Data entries
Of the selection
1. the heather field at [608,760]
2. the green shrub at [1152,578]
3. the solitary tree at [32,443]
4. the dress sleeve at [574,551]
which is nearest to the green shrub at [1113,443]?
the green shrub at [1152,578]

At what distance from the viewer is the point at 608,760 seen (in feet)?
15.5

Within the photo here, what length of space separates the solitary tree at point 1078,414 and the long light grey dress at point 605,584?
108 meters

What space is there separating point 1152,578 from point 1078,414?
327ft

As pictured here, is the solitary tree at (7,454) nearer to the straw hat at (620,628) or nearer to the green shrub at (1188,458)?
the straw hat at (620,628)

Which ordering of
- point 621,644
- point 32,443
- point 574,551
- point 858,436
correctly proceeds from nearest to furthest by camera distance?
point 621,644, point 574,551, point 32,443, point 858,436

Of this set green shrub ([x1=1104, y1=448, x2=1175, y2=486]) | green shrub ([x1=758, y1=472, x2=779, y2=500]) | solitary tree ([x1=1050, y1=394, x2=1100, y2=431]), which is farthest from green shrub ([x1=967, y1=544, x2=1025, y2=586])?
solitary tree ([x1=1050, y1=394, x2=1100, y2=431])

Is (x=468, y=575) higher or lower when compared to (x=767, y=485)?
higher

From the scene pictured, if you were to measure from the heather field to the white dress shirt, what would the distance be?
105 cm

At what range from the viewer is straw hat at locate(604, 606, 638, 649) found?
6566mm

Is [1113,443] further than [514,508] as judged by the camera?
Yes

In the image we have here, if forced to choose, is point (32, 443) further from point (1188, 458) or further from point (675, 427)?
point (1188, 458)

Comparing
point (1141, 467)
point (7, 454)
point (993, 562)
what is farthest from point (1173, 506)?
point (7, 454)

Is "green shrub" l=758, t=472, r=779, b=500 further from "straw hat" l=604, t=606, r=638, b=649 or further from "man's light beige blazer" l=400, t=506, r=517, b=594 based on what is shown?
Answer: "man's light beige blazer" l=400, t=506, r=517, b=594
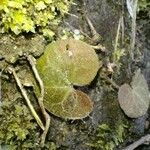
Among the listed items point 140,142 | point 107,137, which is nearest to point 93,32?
point 107,137

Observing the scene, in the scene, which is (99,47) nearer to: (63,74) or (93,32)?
(93,32)

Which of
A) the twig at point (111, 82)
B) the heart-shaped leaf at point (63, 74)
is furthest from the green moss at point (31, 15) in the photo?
the twig at point (111, 82)

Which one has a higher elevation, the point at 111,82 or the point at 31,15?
the point at 31,15

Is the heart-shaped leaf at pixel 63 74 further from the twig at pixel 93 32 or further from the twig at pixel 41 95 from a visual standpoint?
the twig at pixel 93 32

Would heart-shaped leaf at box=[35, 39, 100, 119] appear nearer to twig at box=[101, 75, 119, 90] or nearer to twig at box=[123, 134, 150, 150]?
twig at box=[101, 75, 119, 90]

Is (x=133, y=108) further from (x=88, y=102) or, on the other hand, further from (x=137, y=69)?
(x=88, y=102)

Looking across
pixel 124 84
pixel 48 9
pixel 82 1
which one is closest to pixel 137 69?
pixel 124 84
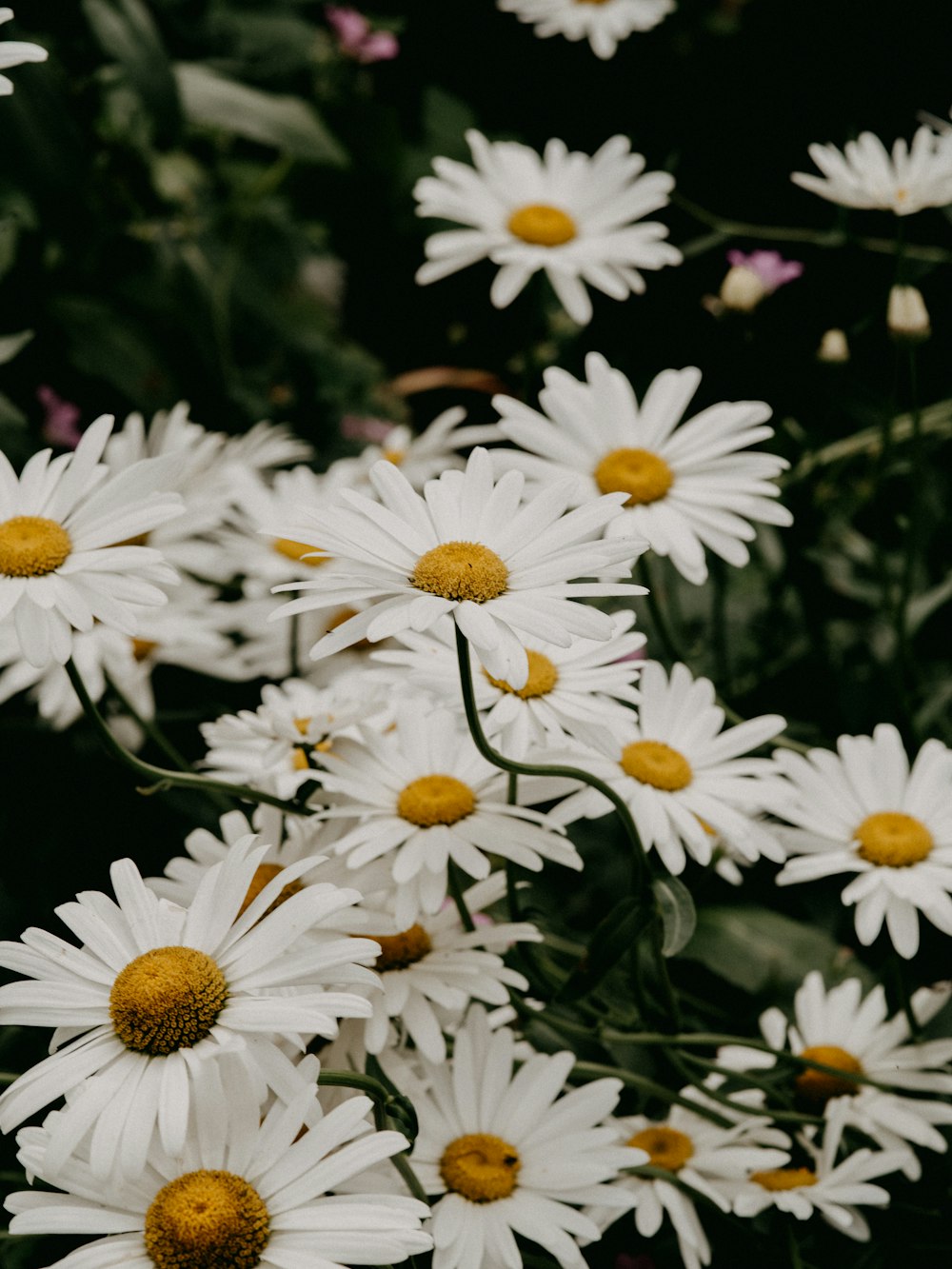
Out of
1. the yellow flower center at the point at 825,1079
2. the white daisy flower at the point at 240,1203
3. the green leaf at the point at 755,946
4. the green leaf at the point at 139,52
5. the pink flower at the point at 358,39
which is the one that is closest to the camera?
the white daisy flower at the point at 240,1203

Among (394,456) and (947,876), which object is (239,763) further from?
(394,456)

§ Instructions to follow: Copy every one of the data entries above word for word, leaving out the pictures.

§ Expected answer:
Of the selection
1. the heather field at [608,760]
2. the green shrub at [1152,578]
3. the solitary tree at [32,443]
4. the dress sleeve at [574,551]
which is nearest to the green shrub at [1113,443]?
the green shrub at [1152,578]

At what distance from the viewer is the point at 608,760 seen (in feet)?
15.5

Within the photo here, what length of space separates the solitary tree at point 1078,414 and the long light grey dress at point 605,584?
108 meters

What space is there separating point 1152,578 from point 1078,414?
327ft

As pictured here, is the solitary tree at (7,454) nearer to the straw hat at (620,628) or nearer to the green shrub at (1188,458)?
the straw hat at (620,628)

Which ordering of
- point 621,644
- point 32,443
- point 574,551
- point 858,436
correctly proceeds from nearest to furthest by camera distance?
point 621,644, point 574,551, point 32,443, point 858,436

Of this set green shrub ([x1=1104, y1=448, x2=1175, y2=486]) | green shrub ([x1=758, y1=472, x2=779, y2=500]) | solitary tree ([x1=1050, y1=394, x2=1100, y2=431]), which is farthest from green shrub ([x1=967, y1=544, x2=1025, y2=586])?
solitary tree ([x1=1050, y1=394, x2=1100, y2=431])

Is (x=468, y=575) higher or lower when compared to (x=767, y=485)?
higher

From the scene pictured, if you were to measure from the heather field to the white dress shirt, what would the distance be?
105 cm

At what range from the viewer is straw hat at locate(604, 606, 638, 649) found?
6566mm

Is [1113,443] further than [514,508] as judged by the camera?
Yes

In the image we have here, if forced to choose, is point (32, 443) further from point (1188, 458) or further from point (675, 427)?
point (1188, 458)

Comparing
point (1141, 467)
point (7, 454)
point (993, 562)
what is farthest from point (1173, 506)?
point (7, 454)

Is "green shrub" l=758, t=472, r=779, b=500 further from "straw hat" l=604, t=606, r=638, b=649 or further from "man's light beige blazer" l=400, t=506, r=517, b=594 based on what is shown?
Answer: "man's light beige blazer" l=400, t=506, r=517, b=594
Among the listed items point 140,142 | point 107,137, which is nearest to point 93,32?
point 107,137

Observing the scene, in the scene, which is (99,47) nearer to: (63,74) or (93,32)?
(93,32)

Which of
A) the twig at point (111, 82)
B) the heart-shaped leaf at point (63, 74)
is furthest from the green moss at point (31, 15) in the photo?
the twig at point (111, 82)

Which one has a higher elevation, the point at 111,82 or the point at 31,15?
the point at 31,15

Is the heart-shaped leaf at pixel 63 74 further from the twig at pixel 93 32 or further from the twig at pixel 41 95 from a visual standpoint?
the twig at pixel 93 32

Would heart-shaped leaf at box=[35, 39, 100, 119] appear nearer to twig at box=[101, 75, 119, 90] or nearer to twig at box=[123, 134, 150, 150]?
twig at box=[101, 75, 119, 90]

Is (x=133, y=108) further from (x=88, y=102) or, on the other hand, further from (x=137, y=69)?
(x=88, y=102)

Looking across
pixel 124 84
pixel 48 9
pixel 82 1
which one is closest to pixel 137 69?
pixel 124 84
Out of
1. the yellow flower center at the point at 825,1079
2. the white daisy flower at the point at 240,1203
3. the green leaf at the point at 755,946
4. the green leaf at the point at 139,52
5. the pink flower at the point at 358,39
which is the one that is closest to the camera?
the white daisy flower at the point at 240,1203

Among (394,456) and (947,876), which object is (239,763) further from?
(394,456)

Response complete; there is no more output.